As used herein, the terms “patient” , “individual” and “subject” are used in the context of any mammalian recipient of a treatment or composition disclosed herein. Accordingly, the methods and composition disclosed herein may have medical and/or veterinary applications. In a preferred form, the mammal is a human.

As used herein, the term “sequence identity” is meant to include the number of exact nucleotide or amino acid matches having regard to an appropriate alignment using a standard algorithm, having regard to the extent that sequences are identical over a window of comparison. Thus, a “percentage of sequence identity” is calculated by comparing two optimally aligned sequences over the window of comparison, determining the number of positions at which the identical nucleic acid base (e.g., A, T, C, G) occurs in both sequences to yield the number of matched positions, dividing the number of matched positions by the total number of positions in the window of comparison (i.e., the window size) , and multiplying the result by 100 to yield the percentage of sequence identity. For example, “sequence identity” may be understood to mean the “match percentage” calculated by the DNASIS computer program (Version 2.5 for windows; available from Hitachi Software engineering Co., Ltd., South San Francisco, California, USA) .

Recent studies have discovered mutant sortases with different specificities in motif recognition (P. Daniel Harris, BA, Lynn McNicoll, MD, Gary Epstein-Lubow, MD, and Kali S. Thomas, “Recent Advances in Sortase-Catalyzed Ligation Methodology, ” Physiol. Behav., vol. 176, no. 1, pp. 139–148, 2017. ) . For instance, Ge et al. showed that an evolved SrtA variant (mg SrtA) is capable of recognizing the N-terminus of G ₁-modified peptide, which cannot be achieved by wt SrtA (Y. Ge, L. Chen, S. Liu, J. Zhao, H. Zhang, and P.R. Chen, “Enzyme-Mediated Intercellular Proximity Labeling for Detecting Cell-Cell Interactions, ” J. Am. Chem. Soc., vol. 141, no. 5, pp. 1833–1837, 2019. ) . In addition, membrane proteins with a single glycine at the N-terminus are much more abundant than those with 3×glycines. Studies were also made to improve the thermal stability of sortases. With the advent of directed evolution techniques, protein engineering has received a fresh impetus. Engineering proteins for thermostability is a particularly exciting and challenging field, as it is crucial for broadening the industrial use of recombinant proteins. In addition to directed evolution, a variety of partially successful rational concepts for engineering thermostability have been developed in the past. Wójcik et al. (Magdalena Wójcik, Susana Vázquez Torres, Wim J Quax, Ykelien L Boersma, Sortase mutants with improved protein thermostability and enzymatic activity obtained by consensus design, Protein Engineering, Design and Selection, Volume 32, Issue 12, December 2019, Pages 555–564) reported new variants with improved thermostability while at the same time having enhanced enzymatic activity, which were obtained by consensus design. But it is always not easy to obtain both improved thermostability and enhanced or comparable enzymatic activity.

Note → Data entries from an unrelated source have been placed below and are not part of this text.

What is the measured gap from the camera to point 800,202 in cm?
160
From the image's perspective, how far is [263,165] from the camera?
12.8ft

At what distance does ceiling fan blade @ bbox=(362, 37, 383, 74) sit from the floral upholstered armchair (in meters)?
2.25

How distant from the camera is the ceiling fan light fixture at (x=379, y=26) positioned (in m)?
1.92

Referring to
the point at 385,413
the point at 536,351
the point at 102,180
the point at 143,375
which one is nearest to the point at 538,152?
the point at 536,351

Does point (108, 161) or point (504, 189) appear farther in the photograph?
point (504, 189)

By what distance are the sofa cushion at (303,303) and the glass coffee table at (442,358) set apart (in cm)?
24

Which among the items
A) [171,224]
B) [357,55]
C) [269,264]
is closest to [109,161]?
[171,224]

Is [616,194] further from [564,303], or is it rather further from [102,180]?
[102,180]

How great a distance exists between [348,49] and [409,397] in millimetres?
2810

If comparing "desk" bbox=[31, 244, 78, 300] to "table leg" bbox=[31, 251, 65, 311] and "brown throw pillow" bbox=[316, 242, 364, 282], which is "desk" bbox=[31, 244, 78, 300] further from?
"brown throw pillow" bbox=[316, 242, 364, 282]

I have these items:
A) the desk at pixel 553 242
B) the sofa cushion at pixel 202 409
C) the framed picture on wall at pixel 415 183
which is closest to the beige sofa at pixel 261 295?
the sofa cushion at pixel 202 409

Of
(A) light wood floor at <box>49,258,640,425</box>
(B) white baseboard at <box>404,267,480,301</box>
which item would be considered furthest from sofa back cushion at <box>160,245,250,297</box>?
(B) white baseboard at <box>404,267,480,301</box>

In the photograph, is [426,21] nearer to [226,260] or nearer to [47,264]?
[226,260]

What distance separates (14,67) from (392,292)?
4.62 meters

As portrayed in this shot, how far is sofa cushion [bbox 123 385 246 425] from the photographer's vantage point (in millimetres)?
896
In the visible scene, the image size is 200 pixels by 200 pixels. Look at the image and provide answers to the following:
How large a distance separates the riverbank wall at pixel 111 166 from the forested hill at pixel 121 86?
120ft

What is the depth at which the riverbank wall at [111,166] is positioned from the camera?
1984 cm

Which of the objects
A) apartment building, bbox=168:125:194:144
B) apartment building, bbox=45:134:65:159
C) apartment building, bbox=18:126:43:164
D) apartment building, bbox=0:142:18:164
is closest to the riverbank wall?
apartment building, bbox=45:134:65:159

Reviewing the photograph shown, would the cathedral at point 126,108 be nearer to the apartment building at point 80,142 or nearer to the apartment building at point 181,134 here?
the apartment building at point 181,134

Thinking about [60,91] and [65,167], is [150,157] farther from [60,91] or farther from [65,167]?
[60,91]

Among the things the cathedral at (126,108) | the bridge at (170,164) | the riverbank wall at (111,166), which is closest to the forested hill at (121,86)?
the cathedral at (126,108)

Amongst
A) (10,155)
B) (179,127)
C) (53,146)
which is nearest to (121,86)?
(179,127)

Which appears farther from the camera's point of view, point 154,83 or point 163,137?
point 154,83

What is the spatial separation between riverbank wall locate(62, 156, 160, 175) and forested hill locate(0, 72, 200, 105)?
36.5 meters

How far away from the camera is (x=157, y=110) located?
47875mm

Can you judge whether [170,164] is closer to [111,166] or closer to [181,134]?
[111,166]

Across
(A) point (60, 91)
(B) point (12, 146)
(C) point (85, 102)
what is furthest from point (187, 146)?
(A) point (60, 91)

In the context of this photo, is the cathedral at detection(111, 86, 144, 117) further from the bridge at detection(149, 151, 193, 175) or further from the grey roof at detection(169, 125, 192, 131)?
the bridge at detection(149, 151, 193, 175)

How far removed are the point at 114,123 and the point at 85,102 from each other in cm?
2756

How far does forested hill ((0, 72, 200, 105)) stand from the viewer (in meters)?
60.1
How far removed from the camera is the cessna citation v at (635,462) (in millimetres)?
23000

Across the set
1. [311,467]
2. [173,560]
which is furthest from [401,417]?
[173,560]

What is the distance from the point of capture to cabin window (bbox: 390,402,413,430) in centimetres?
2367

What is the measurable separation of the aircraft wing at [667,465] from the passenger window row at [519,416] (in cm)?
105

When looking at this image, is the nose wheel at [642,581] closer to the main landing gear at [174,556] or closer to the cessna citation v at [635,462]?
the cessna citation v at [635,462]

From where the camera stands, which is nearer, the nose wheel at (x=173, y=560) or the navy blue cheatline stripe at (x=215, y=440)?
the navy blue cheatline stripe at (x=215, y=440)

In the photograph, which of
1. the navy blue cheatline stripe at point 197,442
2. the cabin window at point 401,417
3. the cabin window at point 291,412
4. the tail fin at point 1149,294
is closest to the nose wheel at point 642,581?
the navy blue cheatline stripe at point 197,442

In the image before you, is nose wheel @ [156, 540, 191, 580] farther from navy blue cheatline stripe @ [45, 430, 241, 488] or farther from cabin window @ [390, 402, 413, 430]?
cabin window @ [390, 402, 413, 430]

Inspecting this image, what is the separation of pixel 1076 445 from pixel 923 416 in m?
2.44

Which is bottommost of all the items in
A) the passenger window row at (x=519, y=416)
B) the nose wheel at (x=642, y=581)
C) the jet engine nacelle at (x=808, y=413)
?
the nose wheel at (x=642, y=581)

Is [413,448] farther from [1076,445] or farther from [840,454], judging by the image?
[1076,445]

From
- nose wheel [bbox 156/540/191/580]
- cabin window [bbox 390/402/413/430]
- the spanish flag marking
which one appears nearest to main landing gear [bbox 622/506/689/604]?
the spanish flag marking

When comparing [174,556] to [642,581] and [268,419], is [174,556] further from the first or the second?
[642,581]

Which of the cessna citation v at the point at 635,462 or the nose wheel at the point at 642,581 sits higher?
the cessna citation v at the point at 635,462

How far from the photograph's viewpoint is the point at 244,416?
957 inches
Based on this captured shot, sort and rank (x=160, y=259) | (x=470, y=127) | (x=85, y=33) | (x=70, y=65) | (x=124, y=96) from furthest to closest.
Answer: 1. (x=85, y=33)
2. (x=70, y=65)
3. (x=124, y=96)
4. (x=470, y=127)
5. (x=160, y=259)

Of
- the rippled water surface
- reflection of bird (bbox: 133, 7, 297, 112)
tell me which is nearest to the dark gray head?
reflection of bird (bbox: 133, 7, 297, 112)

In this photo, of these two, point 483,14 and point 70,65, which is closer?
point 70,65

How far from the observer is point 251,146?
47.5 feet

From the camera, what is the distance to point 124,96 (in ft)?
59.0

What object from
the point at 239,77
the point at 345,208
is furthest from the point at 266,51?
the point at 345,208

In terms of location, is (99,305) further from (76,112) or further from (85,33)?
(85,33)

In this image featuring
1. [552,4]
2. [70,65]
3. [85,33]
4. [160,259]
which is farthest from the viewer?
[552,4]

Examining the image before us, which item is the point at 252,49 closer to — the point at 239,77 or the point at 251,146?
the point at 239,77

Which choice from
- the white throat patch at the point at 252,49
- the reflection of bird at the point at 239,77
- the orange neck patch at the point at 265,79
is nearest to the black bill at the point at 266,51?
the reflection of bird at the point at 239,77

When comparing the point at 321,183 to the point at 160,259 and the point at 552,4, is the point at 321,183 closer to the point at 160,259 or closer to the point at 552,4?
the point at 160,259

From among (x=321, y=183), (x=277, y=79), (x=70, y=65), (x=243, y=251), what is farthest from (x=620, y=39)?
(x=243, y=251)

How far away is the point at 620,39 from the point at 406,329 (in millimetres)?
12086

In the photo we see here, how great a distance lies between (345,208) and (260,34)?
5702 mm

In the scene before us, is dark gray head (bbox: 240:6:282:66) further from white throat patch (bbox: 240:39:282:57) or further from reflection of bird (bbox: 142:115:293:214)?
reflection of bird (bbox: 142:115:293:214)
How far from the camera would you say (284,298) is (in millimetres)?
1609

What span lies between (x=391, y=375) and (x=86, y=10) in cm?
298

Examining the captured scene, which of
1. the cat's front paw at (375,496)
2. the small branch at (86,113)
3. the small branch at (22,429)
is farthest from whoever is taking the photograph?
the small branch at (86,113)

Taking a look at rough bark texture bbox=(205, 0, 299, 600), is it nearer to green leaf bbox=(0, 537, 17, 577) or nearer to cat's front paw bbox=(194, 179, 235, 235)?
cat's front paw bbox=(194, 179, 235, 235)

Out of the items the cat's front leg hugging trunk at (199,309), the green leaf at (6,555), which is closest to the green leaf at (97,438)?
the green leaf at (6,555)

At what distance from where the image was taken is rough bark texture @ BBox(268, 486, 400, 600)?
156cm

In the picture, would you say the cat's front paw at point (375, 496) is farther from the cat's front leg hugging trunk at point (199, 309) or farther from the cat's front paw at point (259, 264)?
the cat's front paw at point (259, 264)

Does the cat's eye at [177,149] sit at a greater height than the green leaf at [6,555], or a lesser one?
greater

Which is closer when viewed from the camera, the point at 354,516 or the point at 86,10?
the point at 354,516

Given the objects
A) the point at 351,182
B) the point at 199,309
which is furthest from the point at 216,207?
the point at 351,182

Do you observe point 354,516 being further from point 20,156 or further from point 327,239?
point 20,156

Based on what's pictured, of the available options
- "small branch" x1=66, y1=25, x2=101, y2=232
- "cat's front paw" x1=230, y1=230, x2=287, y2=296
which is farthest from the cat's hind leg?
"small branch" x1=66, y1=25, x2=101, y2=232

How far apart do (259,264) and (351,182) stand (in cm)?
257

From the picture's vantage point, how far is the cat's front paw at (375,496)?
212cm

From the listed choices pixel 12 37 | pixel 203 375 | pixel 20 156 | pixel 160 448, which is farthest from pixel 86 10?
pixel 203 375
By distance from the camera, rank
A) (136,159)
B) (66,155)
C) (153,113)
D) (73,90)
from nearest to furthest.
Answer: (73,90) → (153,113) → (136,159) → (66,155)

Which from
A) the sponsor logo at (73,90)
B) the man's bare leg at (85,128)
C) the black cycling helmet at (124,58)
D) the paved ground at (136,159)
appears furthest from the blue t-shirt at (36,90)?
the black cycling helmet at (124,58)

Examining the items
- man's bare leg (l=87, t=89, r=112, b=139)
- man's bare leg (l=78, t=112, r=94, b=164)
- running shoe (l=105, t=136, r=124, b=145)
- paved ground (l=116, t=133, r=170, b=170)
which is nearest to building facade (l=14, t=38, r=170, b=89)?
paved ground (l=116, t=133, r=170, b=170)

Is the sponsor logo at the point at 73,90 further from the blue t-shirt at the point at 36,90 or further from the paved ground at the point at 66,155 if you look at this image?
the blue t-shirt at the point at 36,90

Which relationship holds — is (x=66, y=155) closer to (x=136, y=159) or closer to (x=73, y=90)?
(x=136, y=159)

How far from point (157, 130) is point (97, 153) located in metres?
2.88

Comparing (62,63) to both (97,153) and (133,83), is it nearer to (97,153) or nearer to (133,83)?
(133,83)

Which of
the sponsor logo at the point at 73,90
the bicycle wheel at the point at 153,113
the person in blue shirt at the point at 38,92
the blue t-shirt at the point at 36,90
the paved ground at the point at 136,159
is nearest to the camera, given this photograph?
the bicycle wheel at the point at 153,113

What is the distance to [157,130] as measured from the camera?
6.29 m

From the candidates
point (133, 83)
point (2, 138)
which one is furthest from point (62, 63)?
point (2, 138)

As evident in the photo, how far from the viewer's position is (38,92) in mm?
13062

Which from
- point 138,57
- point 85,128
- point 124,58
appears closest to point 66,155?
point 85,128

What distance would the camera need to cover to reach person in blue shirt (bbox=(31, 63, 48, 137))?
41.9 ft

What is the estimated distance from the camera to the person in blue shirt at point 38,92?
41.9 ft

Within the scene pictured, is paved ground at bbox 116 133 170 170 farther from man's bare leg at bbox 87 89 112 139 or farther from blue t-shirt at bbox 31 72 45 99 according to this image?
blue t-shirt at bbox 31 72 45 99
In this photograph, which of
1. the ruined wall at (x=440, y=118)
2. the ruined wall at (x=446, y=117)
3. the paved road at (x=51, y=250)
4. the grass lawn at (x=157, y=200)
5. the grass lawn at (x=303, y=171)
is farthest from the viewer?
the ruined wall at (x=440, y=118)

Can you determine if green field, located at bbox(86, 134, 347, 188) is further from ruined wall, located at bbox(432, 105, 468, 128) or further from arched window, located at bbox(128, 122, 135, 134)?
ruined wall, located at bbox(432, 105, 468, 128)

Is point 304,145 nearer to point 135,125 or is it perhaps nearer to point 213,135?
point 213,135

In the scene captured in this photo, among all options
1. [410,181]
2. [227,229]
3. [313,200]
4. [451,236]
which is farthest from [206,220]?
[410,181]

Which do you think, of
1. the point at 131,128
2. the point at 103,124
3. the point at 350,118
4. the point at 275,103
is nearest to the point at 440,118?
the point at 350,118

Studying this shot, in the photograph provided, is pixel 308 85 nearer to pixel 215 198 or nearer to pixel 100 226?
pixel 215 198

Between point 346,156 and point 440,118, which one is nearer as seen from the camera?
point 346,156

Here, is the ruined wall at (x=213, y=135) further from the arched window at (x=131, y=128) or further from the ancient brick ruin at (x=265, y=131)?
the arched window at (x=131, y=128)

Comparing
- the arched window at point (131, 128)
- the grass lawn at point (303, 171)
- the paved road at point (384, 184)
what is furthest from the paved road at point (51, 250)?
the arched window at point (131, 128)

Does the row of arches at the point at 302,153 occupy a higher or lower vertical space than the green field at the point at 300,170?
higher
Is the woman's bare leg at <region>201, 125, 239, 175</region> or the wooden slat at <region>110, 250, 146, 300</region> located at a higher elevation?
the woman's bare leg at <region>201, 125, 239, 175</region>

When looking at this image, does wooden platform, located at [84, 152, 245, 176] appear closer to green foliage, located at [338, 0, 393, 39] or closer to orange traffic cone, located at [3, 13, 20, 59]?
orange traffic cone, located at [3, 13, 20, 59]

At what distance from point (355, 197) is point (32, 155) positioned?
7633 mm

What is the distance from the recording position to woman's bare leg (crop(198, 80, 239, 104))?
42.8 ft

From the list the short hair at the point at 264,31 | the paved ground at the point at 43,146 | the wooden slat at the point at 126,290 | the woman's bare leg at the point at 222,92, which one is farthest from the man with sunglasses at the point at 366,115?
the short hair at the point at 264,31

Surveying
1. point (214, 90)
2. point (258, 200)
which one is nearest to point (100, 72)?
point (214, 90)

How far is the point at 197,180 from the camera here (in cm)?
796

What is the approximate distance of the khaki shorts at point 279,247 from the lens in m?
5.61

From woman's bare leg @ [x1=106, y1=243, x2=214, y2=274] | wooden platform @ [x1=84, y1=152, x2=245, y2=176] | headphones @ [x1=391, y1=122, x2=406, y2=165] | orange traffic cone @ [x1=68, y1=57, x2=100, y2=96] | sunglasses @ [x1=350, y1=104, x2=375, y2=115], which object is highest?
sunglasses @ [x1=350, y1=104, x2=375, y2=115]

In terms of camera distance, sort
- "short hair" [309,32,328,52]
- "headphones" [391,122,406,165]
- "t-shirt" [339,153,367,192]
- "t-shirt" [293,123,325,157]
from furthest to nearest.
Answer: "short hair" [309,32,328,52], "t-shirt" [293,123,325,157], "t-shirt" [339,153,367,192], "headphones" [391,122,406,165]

So far, many factors have been found to be relevant to thermal stability of proteins. However, due to the lack of a complete understanding of protein thermal stability at the molecular level, it is still difficult to know or predict with certainty which modification can improve the thermal stability of a protein. The same modification can increase the thermal stability of one protein but undermines that of another, even diverting among different mutations of the same protein. While truncation is believed to be beneficial for protein expression and solubility, it can undermine the thermal stability of proteins and different enzymes can have different sensitivity to truncation.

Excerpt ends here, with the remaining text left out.